A Lakes tourist who gave homophobic verbal abuse to two female paddleboarders, causing them to flee the area in panic, has been punished in court.
The two holidaymakers stopped in an Ullswater road layby, near Pooley Bridge, at around 5pm on September 2.
They went paddleboarding and, when they returned an hour later, saw fellow holidaymaker Timothy John Astbury, 46, whose vehicle was parked beside them.
Prosecutor George Shelley told Carlisle Magistrates’ Court they had reported a confrontation with Astbury, who had asked: “Are you two lesbians?”. He was then said to have called them lefty leeches of the world, adding: “Parasites, all of you.”
They tried to calm him down but comments continued. “This caused both females to fear alarm or distress,” said Mr Shelley.
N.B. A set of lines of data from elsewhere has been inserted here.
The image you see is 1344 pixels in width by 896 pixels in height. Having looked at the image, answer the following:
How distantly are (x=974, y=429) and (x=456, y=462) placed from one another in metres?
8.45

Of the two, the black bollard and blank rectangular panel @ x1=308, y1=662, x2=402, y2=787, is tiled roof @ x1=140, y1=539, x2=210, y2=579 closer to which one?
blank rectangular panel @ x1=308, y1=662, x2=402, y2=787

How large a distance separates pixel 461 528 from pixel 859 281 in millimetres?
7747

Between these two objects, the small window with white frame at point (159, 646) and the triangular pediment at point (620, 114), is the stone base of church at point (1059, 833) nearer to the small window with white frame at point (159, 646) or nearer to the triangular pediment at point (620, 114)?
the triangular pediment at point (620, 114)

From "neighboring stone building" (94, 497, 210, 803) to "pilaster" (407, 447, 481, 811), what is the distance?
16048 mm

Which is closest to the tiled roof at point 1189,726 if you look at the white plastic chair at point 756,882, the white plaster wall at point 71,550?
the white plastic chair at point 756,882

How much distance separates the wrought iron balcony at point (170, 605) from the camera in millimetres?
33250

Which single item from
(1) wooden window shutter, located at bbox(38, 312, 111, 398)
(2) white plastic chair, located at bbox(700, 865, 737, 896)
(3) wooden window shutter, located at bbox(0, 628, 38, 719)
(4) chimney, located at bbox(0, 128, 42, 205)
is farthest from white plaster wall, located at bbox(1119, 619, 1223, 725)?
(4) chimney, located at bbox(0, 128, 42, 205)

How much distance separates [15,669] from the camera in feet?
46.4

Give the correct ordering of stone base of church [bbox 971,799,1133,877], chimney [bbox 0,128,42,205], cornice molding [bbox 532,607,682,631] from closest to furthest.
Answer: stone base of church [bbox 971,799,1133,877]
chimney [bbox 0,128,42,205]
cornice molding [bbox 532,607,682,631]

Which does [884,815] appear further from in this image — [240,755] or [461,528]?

They gathered all of their equipment together, still wet from paddleboarding, feeling they needed to leave the area “immediately”.
They noted down the camper van’s registration number as they departed and alerted police. The vehicle was located at Penrith’s Morrisons store and Astbury was arrested. In interview, he admitted an altercation although “not as alleged”, the court heard.
A man of previous good character, he admitted a public order charge which Mr Shelley called a hate crime due to comments on sexual orientation.
Astbury told the court he was a regular visitor to Ullswater but had not returned since the incident. He had been on a bike ride, had a couple of drinks and said he initially began speaking to them in a complimentary manner.
He admitted then raising his voice but insisted he wasn’t looking at them when he spoke and that the camper van door was closed. “They could easily have construed it was directed at them,” he said.
Astbury, of Shotesham All Saints, near Norwich, also told the district judge, John Temperley: “I regret the whole thing entirely.”
He was fined £300 by the district judge, John Temperley, and ordered to pay a £120 mandatory surcharge and £85 prosecution costs.